Typical ML Deployment Lifecycle
- In data-centric organizations, which today is almost everybody, most analytics or ML is only performed once data has been organized, structured and made accessible to data scientists, engineers and modelers. The first step towards constructing an ML model that drives a particular business impact is the data preparation stage. This is mostly a large batch operation that involves multiple tools to create schemas and structure around data. In preparation of the training stage, feature selection or engineering is also performed here.
- Once the data has been readied, the next process typically involves Data Scientists developing ML applications that read this data and create a ‘Model’ specific to a business need (for example, a recommendation system would need a recommendation model). This stage normally involves multiple iterations on algorithm choices and tweaks, datasets, feature engineering, and evaluation. The outcome is a model or set of models that a data scientist is reasonably certain about with the limited evaluation performed.
- The next stage includes a set of testing processes that take the model through various combinations of datasets and configuration parameters. In order to prepare the ML application to be production-ready, this stage also involves a test strategy that involves scale and robustness. This process is typically performed with one or more business needs kept in mind. In case a model does not clear certain criteria, the training phase needs to be revisited. Once a model (and its associated parameters) has been cleared through the testing process, the next step would be to deploy this model in a limited setting. This process involves a roll out of the model and the business application it accompanies to a subset of users. Unlike a full production deployment, the liabilities and business impacts from the rolled out models are minimal. This stage also involves certain evaluation methods that decide the model’s production readiness. In case these criteria aren’t met, the training stage is repeated.
- The final stage involves deploying this model in production. Once out in the field, businesses usually deploy analytics or reporting applications that track the impacts on the end goals. Continuing the above example, a useful metric would be a change in the click-through rate with the new recommendation system. The feedback gathered could impact the training phase again.
Challenges Faced by Organizations
Organizing such an end-to-end lifecycle is challenging for multiple reasons ranging from logistics to technical issues.
- Diverse Skill Sets: Given such a wide range of processes involved, the entire life cycle could span multiple units within a company. Most modern enterprises have a dedicated R&D group, QA, Business Org, etc. Each unit consists of personnel with varied skill sets and modes of operations.

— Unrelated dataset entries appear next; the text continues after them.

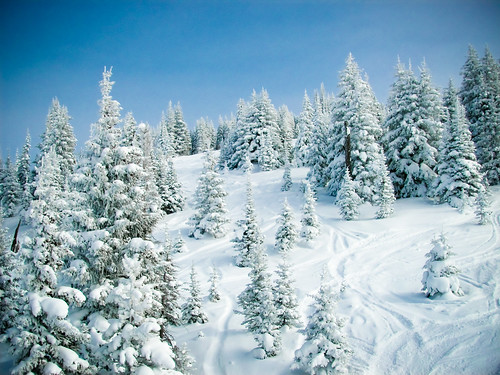 trees winter snow ski mountains landscape landscapes colorado skiing sunny bluesky clear vail pointandshoot skis vailresorts december2007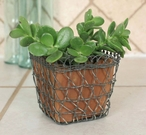 Woven Wire Square Basket with Terra Cotta Pot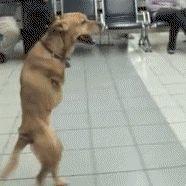 A Dog Is A Dog Animals Giff #3401 - Funny Dog Giffs| Funny Giffs| Dog Giffs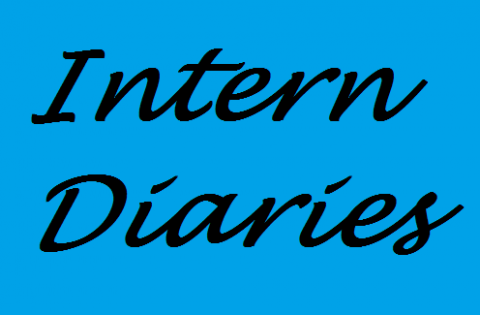 Intern Diary #1: What to Do Before Your First Day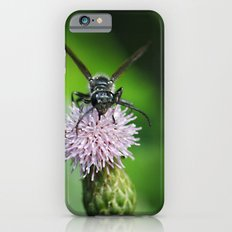 Bee and a flower iPhone 6s Slim Case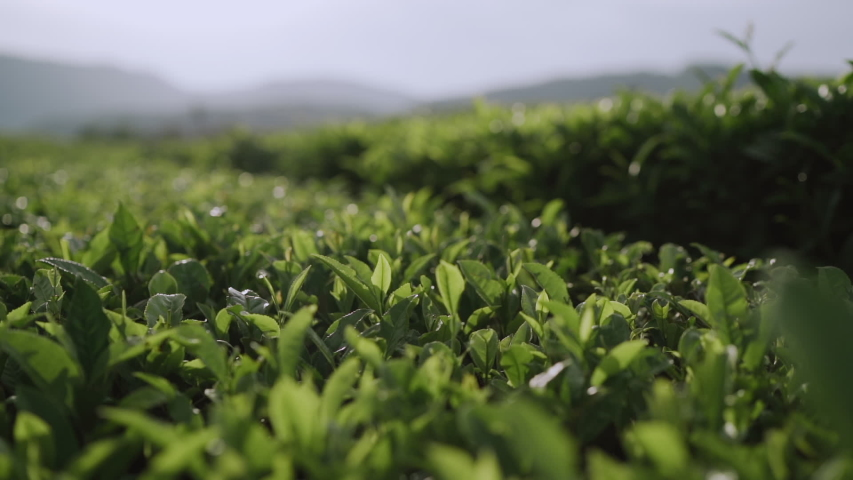 Fresh green tea leaves close up on tea plantations. Royalty-Free Stock Footage #1058097982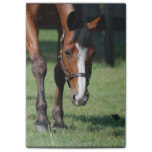 Gorgeous Quarter Horse Post-it Notes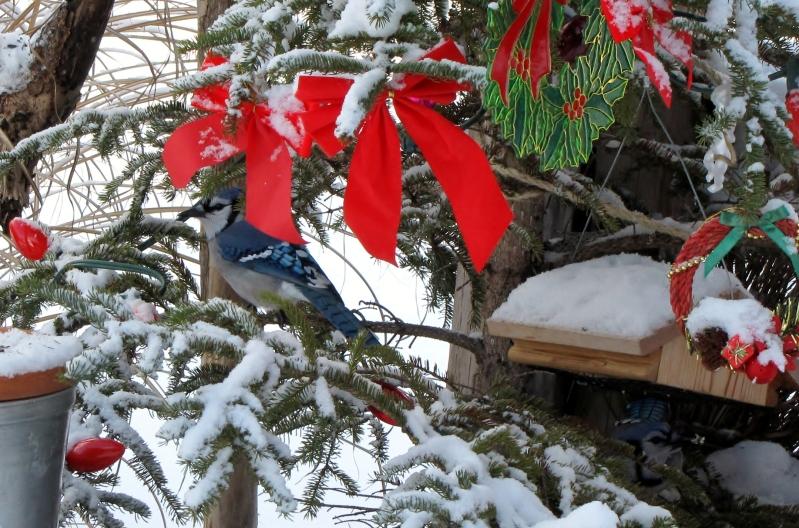 Mes oiseaux  hiver  2012 - 2013 IMG_5160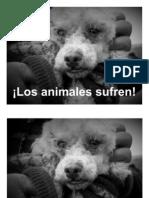 Volante ¡Los animales sufren!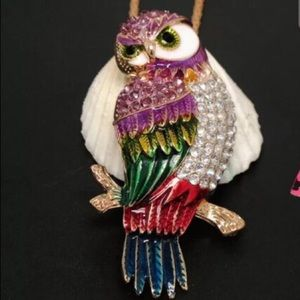 Betsey Johnson Jewelry - Betsey Johnson owl necklace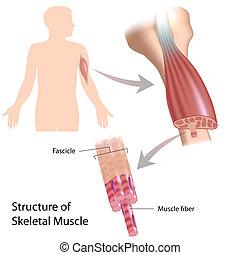 Skelettmuskelstruktur, Eps10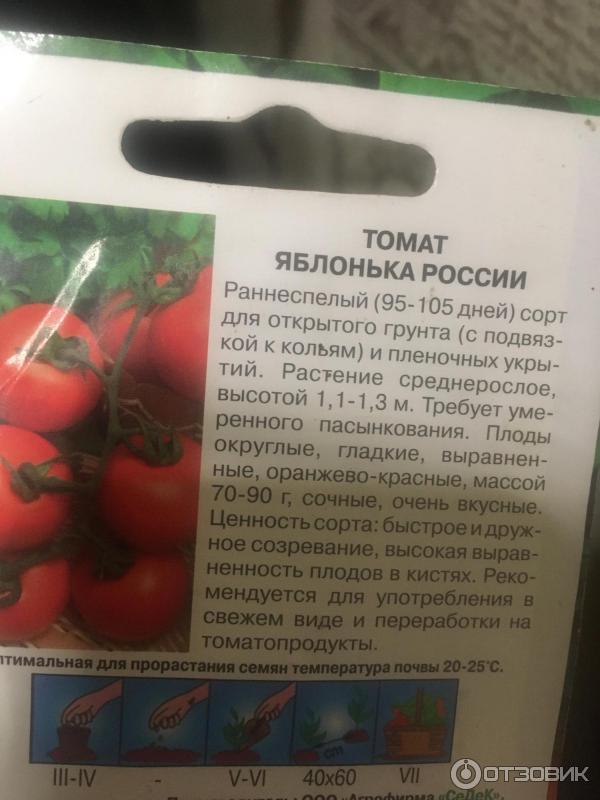 Яблонька россии — урожайный сорт помидоров для ленивых дачников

- Parallelism: Applying ML to a complex business problem involves a heavy amount of experimentation. In many cases, multiple Data Scientists are working in parallel on many algorithms trying to find the best fit for the data and the end goal. In such situations, the ability to launch parallel workflows and track each independently goes a long way in accelerating the model deployment.
- Resource Utilization: In terms of resource allocation and planning, it helps to anticipate the resource consumption using historical data. Unfortunately, fine-grained tracking of resources across these multiple stages is extremely hard, owing to the disconnected nature of these stages.
- Closing the Loop: The primary purpose of most ML initiatives is to convert insight into business value (whether it is by recommendations, optimizations, fault detections, etc.). These final outcomes in business values need to be tied to decisions made in the development phases – data processing, training to iteratively improve future models.
How MLOps Manages Machine Learning Lifecycles
As noted earlier , ParallelM introduced an MLOps software package that automates Production Machine Learning. Using a software management platform, ParallelM manages multiple machine learning applications running in parallel on standard ML engines and platforms.
The ability to link all stages of an ML application (feature selection, training, production sandbox, and deployment) within a single platform, and providing collaborative features to people playing different roles in the ML lifecycle, is a key aspect of the MLOps software. ParallelM software can be used to define a pattern (or overlay) on top of independent, commodity systems that are linked together by the role they play in the ML ecosystem.
This ML-focused, end-to-end linkage enables a user playing the role of Data Scientist, Operations, Business Analyst, or a combination of these to define workflows and ML cycles as described in Figure 1. For example, automating a Feature Selection Training Production Sandbox Training cycle can be defined using the MLOps platform as a single directed, cyclic flow where each participating application is running independently. Unlike traditional pipeline schedulers, the MLOps system connects parallel executing entities using their ML linkage and enables flow of ML objects (models, predictions) end-to-end. This flow can then be managed and controlled entirely within the MLOps system. Similarly, other cycles can be defined that form a subset of or the entirety of the lifecycle described in Figure 1.